Conservationists first objective is to monitor known Proserpine rock-wallaby populations to determine the absence, presence, and colony conditions of the known 24 existing PRW sites. To do this heavy identification, mapping, and monitoring will occur in order to prioritize weed control, fencing, removal of cattle, and protection from intense fires in order to secure these critical sites. Time will also be spent promoting the conservation and management of the Proserpine rock-wallaby's habitat off park estate through voluntary conservation agreements, council open space habitat areas, and management of covenant areas. For much of this planning to work habitat fragmentation either in or between the species habitat needs to be avoided or minimized as there is currently no protection over areas that join two Proserpine habitats leading them to be cut off from one another.

Conservationists second objective is to maintain and monitor the population of Proserpine rock-wallabies on Hayman Island. Introductions of captive bred wallabies were released to the island to establish populations that are less likely to be threatened by disease, parasites, road strikes, introduced predators, and toxic plants.
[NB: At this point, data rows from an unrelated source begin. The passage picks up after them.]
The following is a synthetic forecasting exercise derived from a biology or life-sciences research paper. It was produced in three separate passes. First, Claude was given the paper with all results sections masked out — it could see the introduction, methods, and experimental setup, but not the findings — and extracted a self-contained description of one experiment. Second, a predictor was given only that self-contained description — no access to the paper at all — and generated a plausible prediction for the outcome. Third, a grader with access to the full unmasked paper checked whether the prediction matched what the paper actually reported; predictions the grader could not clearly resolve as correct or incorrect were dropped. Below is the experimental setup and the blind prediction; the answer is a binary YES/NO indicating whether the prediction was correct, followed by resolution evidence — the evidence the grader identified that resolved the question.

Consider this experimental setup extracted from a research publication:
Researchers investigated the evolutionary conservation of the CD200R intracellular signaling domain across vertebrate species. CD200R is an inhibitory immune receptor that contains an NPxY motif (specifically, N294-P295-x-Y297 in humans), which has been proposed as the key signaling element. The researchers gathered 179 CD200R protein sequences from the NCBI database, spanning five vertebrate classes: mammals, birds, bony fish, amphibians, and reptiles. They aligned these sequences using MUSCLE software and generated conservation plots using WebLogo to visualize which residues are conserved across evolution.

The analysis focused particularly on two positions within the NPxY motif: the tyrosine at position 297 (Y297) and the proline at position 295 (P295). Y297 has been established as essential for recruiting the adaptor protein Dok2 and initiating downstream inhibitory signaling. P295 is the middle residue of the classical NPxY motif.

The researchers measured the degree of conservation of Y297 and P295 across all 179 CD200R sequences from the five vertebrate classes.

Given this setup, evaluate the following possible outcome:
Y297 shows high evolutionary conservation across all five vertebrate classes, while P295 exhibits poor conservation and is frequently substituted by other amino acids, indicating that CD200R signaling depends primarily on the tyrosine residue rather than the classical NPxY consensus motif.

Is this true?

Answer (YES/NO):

In 1998, 26 individuals were released on the island and have since doubled in size. Between 2006 and 2008, 5 more individuals were introduced to strengthen genetic viability among the colony. Conservationists hope this new island population will provide a source for future introductions or translocation of existing colonies that have suffered catastrophic losses. Further monitoring of the island will occur with the hope that a plan will be developed to provide future guidance if the Hayman Island reaches its carrying capacity and if any of the excess animals could potentially be introduced back to the mainland.

Conservationists are taking steps to minimize disease, incidental kills, and other threatening processes on the wallaby's population. To reduce road mortality, they proposal 1.5-meter diameter drainage pipes to be built beneath newly constructed roads, allowing the populations to safely move between habitats. This is coupled with the monitoring of turfed areas established in old quarries to reduce the number of individuals crossing roads. Measures being taken to reduce the spread of disease as well as predation from domestic pets is the promotion of fencing in or adjacent to the species habitat as well as the reduction in feral cat reduction. Additionally, public education campaigns regarding incidence and effects of hydatids in the species population are also expected to be implemented to help bring awareness to the various threats to the species.